Passage given >>
Success with style: The making of restaurateur Steven Arroyo
Some people learn at an early age the wisdom of being ready when opportunity knocks. Steven Arroyo has made a career of yanking doors open before opportunity could even reach for the knocker. By so aggressively seizing not just the door but the moment, he’s turned himself into one of the city’s most successful restaurateurs. He owns two Cobras & Matadors, as well as Malo and Cobra Lily, and he’s now in negotiations to open Cobras & Matadors in Portland and Las Vegas.
Not bad for a 35-year-old whose grandmother ran a taco and burrito stand in East. L.A. and whose formal education stopped after high school.
Arroyo has dark, close-cropped hair, a dark beard and hooded eyes. He could appear foreboding, but his ready smile gives him a vaguely cherubic quality, especially when he speaks lightheartedly of his climb up the restaurant ladder.

Rows excerpted from a collection:

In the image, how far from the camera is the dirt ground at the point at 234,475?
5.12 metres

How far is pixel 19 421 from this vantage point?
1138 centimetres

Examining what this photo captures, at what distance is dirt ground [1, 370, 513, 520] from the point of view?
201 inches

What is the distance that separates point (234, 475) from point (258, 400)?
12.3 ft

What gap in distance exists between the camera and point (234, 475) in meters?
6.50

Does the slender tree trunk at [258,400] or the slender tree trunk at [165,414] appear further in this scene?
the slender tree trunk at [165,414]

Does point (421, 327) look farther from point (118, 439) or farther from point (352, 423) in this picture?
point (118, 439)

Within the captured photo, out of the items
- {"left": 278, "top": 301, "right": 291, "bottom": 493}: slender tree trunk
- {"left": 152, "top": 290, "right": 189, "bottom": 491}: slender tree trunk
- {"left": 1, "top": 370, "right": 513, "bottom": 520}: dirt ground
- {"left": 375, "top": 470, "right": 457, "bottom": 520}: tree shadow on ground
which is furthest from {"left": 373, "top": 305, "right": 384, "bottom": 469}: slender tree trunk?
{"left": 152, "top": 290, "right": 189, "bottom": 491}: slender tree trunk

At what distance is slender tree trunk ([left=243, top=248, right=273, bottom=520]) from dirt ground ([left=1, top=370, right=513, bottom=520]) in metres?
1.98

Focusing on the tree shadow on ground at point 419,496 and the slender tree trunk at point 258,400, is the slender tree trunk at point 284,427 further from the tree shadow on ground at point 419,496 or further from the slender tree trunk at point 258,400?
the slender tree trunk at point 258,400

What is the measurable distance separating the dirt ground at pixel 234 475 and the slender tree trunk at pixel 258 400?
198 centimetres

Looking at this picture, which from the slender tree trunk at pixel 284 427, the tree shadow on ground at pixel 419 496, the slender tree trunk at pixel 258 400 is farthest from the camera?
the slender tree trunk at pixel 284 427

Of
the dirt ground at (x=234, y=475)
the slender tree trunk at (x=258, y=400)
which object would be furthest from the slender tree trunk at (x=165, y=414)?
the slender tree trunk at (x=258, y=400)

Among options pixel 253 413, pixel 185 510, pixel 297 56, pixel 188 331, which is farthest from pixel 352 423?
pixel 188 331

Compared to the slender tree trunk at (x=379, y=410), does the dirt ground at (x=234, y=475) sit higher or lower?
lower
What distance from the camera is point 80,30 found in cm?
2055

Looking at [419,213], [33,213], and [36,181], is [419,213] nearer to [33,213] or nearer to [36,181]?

Required actions >>
#1 Can you condense the paragraph of the Steven Arroyo profile that begins "Some people learn at an early age" into a short bulleted list that keeps its main facts?
#2 According to the Steven Arroyo profile, what business did his grandmother run in East L.A.?
These rows have nothing to do with the profile of Steven Arroyo.

Complete answers >>
#1
- Steven Arroyo has built his career by seizing opportunities aggressively rather than waiting for them.
- This approach has made him one of the city's most successful restaurateurs.
- He owns two Cobras & Matadors, plus Malo and Cobra Lily.
- He is negotiating to open Cobras & Matadors in Portland and Las Vegas.

#2 A taco and burrito stand.